Denise Lesur è appena stata da una mammana e aspetta di abortire. Il tempo scorre in attesa di liberarsi di quello che ha dentro, ma quello che ha dentro non è solo un feto non voluto.

Denise Lesur è piena di rabbia: il romanzo è una lunga invettiva contro il mondo da cui proviene.
La sua è una famiglia di negozianti, nel quartiere è considerata benestante: il bar va avanti bene, sempre pieno di ubriaconi che vomitano e stramazzano al suolo, e la rivendita di alimentari è un continuo via vai di donne in pantofole che chiedono di poter pagare a fine mese.
Ma nel quartiere ce ne sono tanti che stanno peggio, molto peggio, e Denise ogni domenica va a trovare qualche malato con la madre e a portare un po’ di scatolame per alleviare la miseria.
Denise Lesur da bambina è invidiata dalle amiche: può mangiare quello che vuole e può giocare con bambole che camminano da sole.
Tutto cambia quando iniziano le elementari: i genitori la mandano in una scuola privata dove Denise scopre di non essere al centro del mondo, di non essere la bambina più ricca né la più benvoluta. E’ la cacciata dal giardino dell’Eden.
Per recuperare l’ammirazione di cui ha spasmodicamente bisogno, diventa la prima della classe, e lo sarà sempre, anche alle superiori e all’università, ma, man mano che cresce, inizia ad odiare l’ambiente da cui proviene: si vergogna dei suoi genitori, del loro basso livello culturale, del loro linguaggio scurrile, della loro volgare abbigliamento.
Cerca di tenere separati il mondo della scuola e il mondo della famiglia, perfino il suo modo di parlare cambia a seconda dei due ambienti.
Quando inizia ad accorgersi dell’altro sesso, sceglie i ragazzi in base al loro livello, a quanto sono fini, a quanto possono arrivare lontano. Oscilla tra il senso di superiorità nei confronti del suo ambiente di origine al senso di inferiorità nei confronti di certi studenti ricchi e aggraziati.
Non è un libro sull’aborto, o sul diritto all’aborto. E’ un romanzo sulla perdita dell’ingenuità e sul tentativo di una giovane di staccarsi dal proprio passato.
E’ pieno di rabbia (e leggere 237 pagine piene di rabbia non è salutare).
Mi si dirà che è una rabbia dettata dalla costrizione dell’aborto: Denise Lesur non può tenere il figlio, i suoi non glielo perdonerebbero mai, imbottiti di morale come sono.

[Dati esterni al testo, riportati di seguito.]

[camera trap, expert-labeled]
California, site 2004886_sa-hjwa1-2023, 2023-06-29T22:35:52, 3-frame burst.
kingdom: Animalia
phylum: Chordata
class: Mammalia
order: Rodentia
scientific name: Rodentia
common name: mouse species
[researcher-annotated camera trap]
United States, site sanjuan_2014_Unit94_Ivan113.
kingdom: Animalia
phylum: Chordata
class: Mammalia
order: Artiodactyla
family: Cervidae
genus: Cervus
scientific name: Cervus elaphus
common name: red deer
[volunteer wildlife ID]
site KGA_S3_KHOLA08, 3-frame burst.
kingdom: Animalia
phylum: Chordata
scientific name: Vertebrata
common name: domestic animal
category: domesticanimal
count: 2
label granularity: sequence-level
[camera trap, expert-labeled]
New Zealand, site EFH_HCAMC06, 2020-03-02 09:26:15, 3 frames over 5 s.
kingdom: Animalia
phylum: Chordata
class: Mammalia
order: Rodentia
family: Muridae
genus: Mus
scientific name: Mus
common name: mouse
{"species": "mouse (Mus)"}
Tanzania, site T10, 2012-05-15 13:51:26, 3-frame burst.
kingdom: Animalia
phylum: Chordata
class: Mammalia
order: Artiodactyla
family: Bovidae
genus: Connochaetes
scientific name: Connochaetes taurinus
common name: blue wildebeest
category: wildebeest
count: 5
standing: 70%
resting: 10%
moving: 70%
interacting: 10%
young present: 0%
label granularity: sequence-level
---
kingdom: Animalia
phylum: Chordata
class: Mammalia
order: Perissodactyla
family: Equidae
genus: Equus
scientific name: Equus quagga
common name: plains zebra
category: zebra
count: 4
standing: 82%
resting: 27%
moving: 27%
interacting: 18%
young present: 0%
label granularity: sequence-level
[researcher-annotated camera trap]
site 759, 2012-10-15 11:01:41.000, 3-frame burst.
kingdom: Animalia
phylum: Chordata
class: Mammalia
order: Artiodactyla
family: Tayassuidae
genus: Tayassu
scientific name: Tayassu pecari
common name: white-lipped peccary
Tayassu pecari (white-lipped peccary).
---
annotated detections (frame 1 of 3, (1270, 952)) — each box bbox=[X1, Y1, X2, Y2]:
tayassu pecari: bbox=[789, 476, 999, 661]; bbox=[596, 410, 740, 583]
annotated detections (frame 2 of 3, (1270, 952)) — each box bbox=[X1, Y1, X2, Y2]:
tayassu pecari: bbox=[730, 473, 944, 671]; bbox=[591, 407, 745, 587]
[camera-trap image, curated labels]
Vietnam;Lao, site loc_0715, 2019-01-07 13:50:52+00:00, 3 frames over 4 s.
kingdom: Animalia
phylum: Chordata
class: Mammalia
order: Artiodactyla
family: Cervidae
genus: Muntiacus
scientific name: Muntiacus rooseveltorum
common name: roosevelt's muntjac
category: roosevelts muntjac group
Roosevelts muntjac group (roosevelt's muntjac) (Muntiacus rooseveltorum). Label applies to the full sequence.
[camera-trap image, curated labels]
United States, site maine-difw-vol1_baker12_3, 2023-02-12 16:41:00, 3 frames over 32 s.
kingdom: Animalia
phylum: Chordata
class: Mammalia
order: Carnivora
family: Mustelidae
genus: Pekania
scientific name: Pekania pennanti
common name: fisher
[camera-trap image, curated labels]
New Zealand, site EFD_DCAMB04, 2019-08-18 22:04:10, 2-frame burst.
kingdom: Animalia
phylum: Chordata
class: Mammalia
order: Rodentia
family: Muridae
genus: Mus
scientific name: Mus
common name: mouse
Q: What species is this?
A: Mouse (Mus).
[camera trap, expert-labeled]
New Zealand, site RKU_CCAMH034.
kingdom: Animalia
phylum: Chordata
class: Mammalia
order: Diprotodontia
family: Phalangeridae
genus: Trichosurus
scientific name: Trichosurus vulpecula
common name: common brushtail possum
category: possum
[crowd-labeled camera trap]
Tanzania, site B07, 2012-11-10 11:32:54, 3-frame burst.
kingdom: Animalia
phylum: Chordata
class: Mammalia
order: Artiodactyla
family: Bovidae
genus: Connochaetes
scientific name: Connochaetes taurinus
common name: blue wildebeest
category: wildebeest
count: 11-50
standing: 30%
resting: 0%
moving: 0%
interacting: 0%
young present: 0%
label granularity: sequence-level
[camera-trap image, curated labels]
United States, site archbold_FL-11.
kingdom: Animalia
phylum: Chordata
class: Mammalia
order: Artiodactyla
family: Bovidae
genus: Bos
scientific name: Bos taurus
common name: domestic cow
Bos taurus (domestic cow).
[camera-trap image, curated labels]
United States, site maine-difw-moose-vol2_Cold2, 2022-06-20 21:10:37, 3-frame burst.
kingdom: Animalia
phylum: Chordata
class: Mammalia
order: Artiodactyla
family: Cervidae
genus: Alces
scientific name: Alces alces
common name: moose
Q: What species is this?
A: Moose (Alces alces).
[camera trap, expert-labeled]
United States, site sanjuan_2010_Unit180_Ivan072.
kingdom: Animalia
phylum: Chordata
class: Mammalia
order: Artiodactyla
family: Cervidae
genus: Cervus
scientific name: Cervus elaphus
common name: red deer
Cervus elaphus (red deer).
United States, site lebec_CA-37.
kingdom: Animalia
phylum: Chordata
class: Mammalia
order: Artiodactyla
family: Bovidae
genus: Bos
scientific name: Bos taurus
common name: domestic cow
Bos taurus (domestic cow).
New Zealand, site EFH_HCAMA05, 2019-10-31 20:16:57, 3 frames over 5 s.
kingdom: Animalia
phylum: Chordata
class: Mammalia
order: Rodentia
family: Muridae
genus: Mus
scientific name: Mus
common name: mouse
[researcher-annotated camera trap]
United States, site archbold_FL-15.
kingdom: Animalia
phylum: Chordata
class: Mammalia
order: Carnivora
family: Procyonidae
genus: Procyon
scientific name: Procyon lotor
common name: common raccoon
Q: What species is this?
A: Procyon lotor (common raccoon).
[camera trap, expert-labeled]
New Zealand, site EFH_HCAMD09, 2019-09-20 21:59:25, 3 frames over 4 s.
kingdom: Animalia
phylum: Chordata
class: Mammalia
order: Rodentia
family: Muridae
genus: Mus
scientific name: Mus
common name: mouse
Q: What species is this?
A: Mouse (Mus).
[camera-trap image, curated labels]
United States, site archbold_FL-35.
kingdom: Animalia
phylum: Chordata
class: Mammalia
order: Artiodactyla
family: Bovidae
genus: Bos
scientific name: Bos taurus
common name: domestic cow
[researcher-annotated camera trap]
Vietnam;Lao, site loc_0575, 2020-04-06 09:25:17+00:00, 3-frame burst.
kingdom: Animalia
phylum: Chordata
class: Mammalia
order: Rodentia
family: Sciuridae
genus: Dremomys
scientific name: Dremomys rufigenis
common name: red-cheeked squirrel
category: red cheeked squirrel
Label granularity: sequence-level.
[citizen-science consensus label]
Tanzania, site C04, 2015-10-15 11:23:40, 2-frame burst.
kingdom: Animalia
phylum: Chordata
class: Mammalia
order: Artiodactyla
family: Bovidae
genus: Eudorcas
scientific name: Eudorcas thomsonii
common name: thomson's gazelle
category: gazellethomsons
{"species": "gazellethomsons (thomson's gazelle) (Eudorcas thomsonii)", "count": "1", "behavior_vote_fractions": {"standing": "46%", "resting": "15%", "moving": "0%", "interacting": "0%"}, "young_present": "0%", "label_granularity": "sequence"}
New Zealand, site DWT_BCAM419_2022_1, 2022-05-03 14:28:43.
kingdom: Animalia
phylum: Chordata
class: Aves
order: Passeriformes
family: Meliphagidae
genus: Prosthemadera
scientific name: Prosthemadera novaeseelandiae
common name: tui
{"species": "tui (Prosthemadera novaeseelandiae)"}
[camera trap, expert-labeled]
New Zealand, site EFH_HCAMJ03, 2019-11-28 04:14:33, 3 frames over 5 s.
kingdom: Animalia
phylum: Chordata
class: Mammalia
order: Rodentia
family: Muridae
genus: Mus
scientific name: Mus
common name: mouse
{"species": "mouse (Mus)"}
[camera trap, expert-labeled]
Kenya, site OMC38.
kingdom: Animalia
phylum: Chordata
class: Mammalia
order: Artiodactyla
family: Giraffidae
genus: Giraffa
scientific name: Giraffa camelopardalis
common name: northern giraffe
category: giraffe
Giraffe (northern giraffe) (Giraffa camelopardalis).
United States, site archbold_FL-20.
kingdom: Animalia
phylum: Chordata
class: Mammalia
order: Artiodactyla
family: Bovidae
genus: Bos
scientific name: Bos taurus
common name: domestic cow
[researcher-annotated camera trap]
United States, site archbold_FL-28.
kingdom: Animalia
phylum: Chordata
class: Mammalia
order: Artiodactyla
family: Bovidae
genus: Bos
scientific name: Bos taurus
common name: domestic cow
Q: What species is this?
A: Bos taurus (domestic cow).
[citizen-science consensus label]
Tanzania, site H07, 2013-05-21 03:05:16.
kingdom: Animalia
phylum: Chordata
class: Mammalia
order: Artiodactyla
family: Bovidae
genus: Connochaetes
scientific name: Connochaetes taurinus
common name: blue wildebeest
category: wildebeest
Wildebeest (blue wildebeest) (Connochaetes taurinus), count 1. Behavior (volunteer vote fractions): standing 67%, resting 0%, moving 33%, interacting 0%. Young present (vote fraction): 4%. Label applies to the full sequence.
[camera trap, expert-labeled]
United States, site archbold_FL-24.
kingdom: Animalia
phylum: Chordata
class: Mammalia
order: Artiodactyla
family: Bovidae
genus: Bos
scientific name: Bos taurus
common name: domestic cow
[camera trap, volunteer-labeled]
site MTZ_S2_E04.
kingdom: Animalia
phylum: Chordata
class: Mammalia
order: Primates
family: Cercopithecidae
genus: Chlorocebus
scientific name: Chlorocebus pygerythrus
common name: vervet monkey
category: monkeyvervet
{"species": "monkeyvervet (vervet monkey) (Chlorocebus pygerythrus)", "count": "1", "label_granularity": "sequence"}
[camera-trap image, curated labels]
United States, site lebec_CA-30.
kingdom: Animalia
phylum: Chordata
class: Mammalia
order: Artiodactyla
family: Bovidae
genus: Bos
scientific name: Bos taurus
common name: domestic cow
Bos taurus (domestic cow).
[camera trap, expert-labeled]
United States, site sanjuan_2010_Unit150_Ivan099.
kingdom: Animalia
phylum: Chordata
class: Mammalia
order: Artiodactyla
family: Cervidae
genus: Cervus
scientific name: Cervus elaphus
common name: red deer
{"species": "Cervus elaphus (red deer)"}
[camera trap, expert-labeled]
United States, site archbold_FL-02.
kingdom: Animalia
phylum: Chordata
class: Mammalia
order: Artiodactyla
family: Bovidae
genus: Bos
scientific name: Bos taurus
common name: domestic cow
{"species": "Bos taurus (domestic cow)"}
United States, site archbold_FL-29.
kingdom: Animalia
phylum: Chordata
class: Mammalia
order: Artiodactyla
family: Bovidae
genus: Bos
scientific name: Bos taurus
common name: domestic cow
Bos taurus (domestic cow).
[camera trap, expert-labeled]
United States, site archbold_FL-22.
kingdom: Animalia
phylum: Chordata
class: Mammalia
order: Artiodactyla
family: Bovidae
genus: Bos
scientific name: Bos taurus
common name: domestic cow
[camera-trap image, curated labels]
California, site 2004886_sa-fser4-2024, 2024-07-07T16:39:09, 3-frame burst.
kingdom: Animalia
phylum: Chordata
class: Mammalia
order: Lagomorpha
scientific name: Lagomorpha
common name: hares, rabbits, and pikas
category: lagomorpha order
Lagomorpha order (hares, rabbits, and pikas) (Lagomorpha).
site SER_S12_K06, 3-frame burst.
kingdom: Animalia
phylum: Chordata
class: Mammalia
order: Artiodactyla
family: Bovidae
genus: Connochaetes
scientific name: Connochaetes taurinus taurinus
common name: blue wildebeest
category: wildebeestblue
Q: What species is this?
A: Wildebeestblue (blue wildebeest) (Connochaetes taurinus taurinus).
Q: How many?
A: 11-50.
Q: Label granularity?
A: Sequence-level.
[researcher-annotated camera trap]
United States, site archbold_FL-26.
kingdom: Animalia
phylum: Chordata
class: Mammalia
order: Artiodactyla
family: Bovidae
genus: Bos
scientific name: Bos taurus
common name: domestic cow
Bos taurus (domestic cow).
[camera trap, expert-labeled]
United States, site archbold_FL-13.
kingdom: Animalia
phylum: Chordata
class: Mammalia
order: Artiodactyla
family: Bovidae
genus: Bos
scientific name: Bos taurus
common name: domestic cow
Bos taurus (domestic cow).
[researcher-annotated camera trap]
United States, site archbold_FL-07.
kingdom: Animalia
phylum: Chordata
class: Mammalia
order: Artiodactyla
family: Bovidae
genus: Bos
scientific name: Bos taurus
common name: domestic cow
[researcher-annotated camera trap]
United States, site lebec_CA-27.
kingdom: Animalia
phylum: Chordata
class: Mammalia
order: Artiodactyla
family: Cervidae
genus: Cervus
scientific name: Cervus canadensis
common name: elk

Ma in realtà, a lei il figlio non interessa per niente. Non ne parla mai in termini di “bambino”, non si vede mai nel ruolo di madre. Quello che la manda fuori di testa è che è costretta a fare qualcosa per colpa della morale imperante, e a farla di nascosto, perché la fanno sentire colpevole.
Questa settimana Annie Ernaux ha vinto il Nobel per la letteratura e tutti giù a dire che è un Nobel politico, una reazione all’avanzare della destra che minaccia il diritto all’aborto.
Il diritto all’aborto va tutelato, ma non bisogna strumentalizzare ogni accenno all’interruzione di gravidanza per giustificare certi premi.
Annie Ernaux sa scrivere, ma a mio parere, c’erano altri nomi più meritevoli per un premio così ambito.